The school WhatsApp group is a most interesting beast. I joined it with some trepidation, feeling as if I was being sucked into a time machine back to a world I had long left behind. I was no extended the boy the rest of them remembered and I wasn’t sure what I had in common with the men they had become. I worried we would wallow in memories of what we did in Class 4A. I feared being bothered by cheery ‘Good Morning’ messages with nodding flowers, R-rated Playboy jokes about girlfriends who put out and wives who don’t, and stock market Gyan.
All of that was beyond.
A school WhatsApp group can handle like a Neverland for middle-aged Peter Pans still trapped in about the same hormonal difficulty as they were at age 15. But it was still rather nice to meet people we had not seen or heard of since school, to catch up with their lives in far corners of the world. It was fun to meet classmates we’d never hung out much within the school and discover that they were genuinely nice helpful people. It was easy to organize meet-ups when someone came to town from America or Australia. We pulled each other’s legs and argued politics. We worked to help teachers who had fallen on hard times. We bugged the doctors in the group for medical help. We helped each other out. School loyalty can run strong.

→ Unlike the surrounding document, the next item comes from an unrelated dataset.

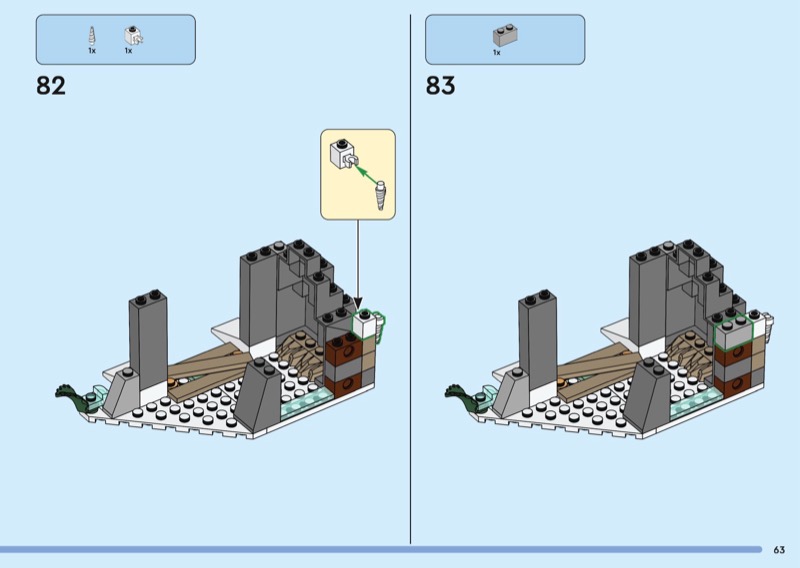 1x 1x

82

1x

83

63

But a school WhatsApp group is quite different from other groups that are bound together by a common interest. We are bound together by a common history, a history that certainly marked us, but still a very old history. We called ourselves Friends Forever, but unlike most friends, we had little in common other than a school tie.
In school, the Arsonist would be expelled to the fringe. But in a WhatsApp group, there was no fringe. I post, hence I am. And the more you post, the more real you are. It can be refreshing to get outside your echo chamber, to hear the views of people whose views are unlike yours. There can be real intense free-for-all debate. But there can also be out-and-out bigotry because in the encrypted playground of a school WhatsApp group we feel we can all let our hair down and expose our truest colors.
That’s when you realize those lynching videos, the fake BBC polls, the spurious Mark Tully quotes about Narendra Modi, they are just not being published to the gullible, semi-educated in provincial towns. They are being absorbed and forwarded with gusto by people just like you. And when faced with a fact-check they shrug and say, ‘So what if BBC didn’t conduct that poll, the Congress is still corrupt, isn’t it?’ It might well be, but that’s not the point. You realize we went to the identical school, but we certainly all went to different WhatsApp universities. It’s as if we had spread all over the world and then suddenly the WhatsApp group had found us and sucked us all back into a classroom besides we no longer fit behind our desks.
My friends said leaving isn’t the answer. One should stay and stand one’s ground. The silent majority surely don’t agree with messages that praise the assassination of Mahatma Gandhi, even those who have their own issues with the old man. Nonetheless, that’s the problem, whether in a school WhatsApp group or the country. The silent majority stays silent.
This morning when I woke up to an uncharacteristically calm, WhatsApp icon I felt a strange sense of liberation. I don’t have to be friends forever with anyone just because we wore the same dress once. We’d always have that history and it would always be precious. But it didn’t need to be artificially grafted in the greenhouse of a WhatsApp group.